Il diario era contenuto nella cartella denominata “3.9”, e ha attirato l’attenzione degli inquirenti grazie alla prima frase scritta riportata anche nel nome del file:

“Ho conosciuto Emilio Fede nei vari concorsi di bellezza a…”

Ruby sembra raccontare una versione edulcorata di quello che già aveva raccontato ai PM nei primissimi incontri:

“Ho conosciuto Emilio Fede nei vari concorsi di bellezza a cui ho partecipato (miss Muretto, miss Curva del Sud, miss Venere). Lo stesso Fede mi diede il suo contatto promettendomi lavoro a Milano. Il sig. Fede mi portò nell’agenzia di Lele Mora” (…) Lo stesso Mora si dimostrò molto favorevole al mio inserimento nella sua agenzia facendomi poi lavorare al Chiambretti Night, ignaro del fatto che io fossi minorenne. Nei tre mesi successivi venivo chiamata da M. Z., segretario della lM production, per partecipare a diversi programmi TV, tra i quali: “La pupa e il secchione”, “L’isola dei famosi”, “Il Grande Fratello”.

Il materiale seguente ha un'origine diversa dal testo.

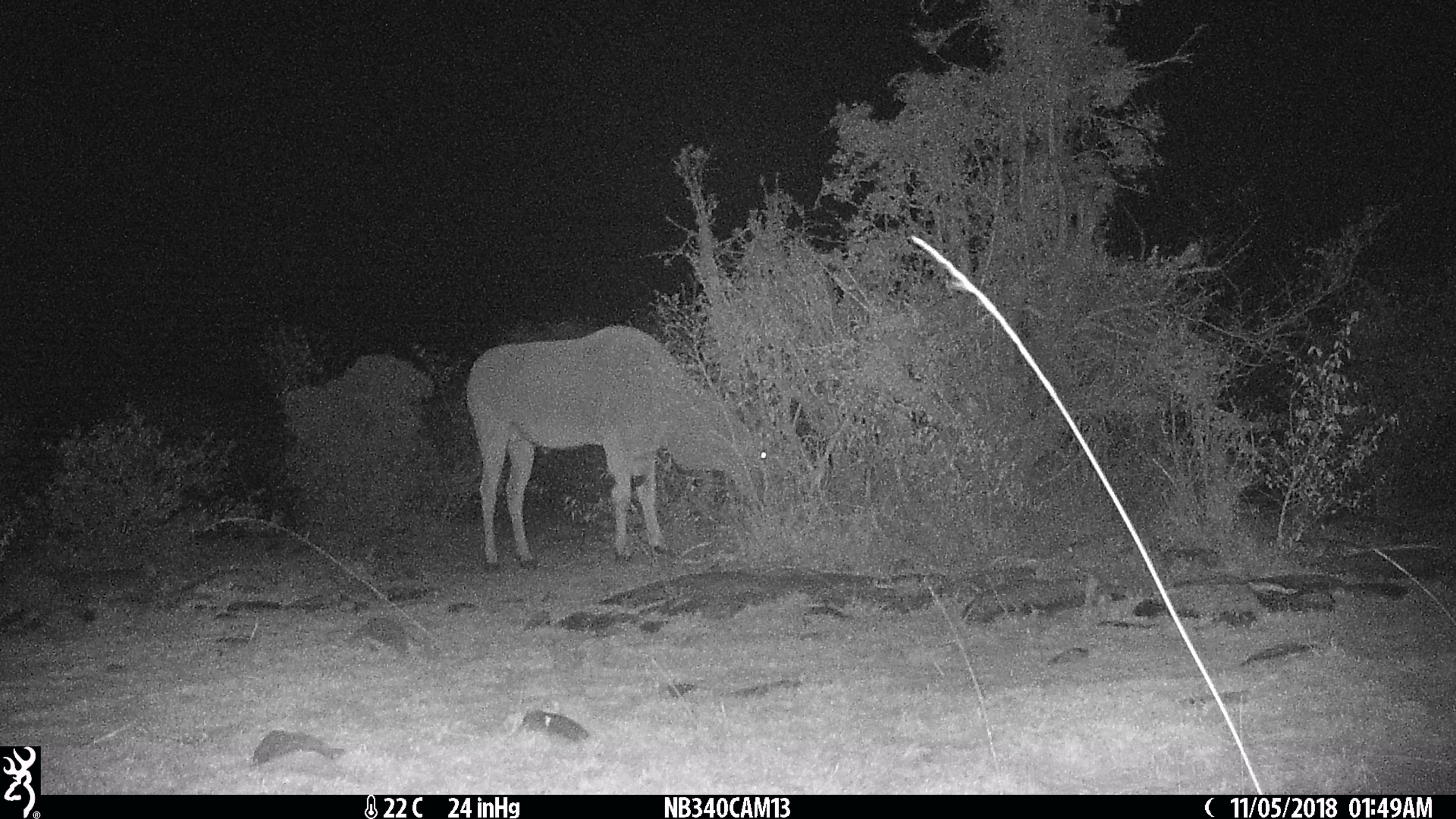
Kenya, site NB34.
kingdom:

Fin qui, nessun fatto scioccante coinvolge Ruby e i vari personaggi dello scandalo escort che hanno interagito con lei. La narrazione però continua svelando parte delle cene di Arcore, compreso il bunga bunga:

“Dopo alcuni giorni mi chiamò Mora per dirmi che avrei dovuto andare a una cena. Io pensavo che sarebbe stata una cena dove avrei dovuto fare immagine. Invece la sera stessa mi vennero a prendere a casa due auto di cui una dei carabinieri e una con autista per accompagnarmi a casa del presidente Silvio Berlusconi. Il presidente mi accolse in maniera molto calorosa con molti complimenti. Alla serata parteciparono circa 30 ragazze. Cenammo con musica dal vivo e il presidente mi dedicò anche una canzone. A fine cena saremmo dovuti andare al bunga bunga (il suo harem personale, nome copiato dal suo caro amico libico Gheddafi). lo mi rifiutai dicendo che volevo andare a casa. Il presidente mi chiamò nel suo studio e mi disse che avrebbe potuto cambiare la mia vita. Risposi che avrei accettato se lo avesse fatto per umanità ma non per avere un tornaconto. Si mise a ridere e con tono sarcastico mi disse che non cercava tornaconto e che lui poteva avere tutto quello che voleva. lo gli risposi che io non ero tra “quel tutto”. Si mise a ridere e mi diede una busta. Arrivata in auto vi trovai un collier d’oro con diamanti di Damiani insieme a 46 mila euro. Ritornai a casa del presidente altre 3 volte.

Non è dato sapere la natura di questi scritti, se si tratti perciò di un resoconto spontaneo o di un documento suggeritole da qualcuno. Gli inquirenti, tuttavia, lo ritengono significativo per il processo che comincerà il prossimo 6 aprile.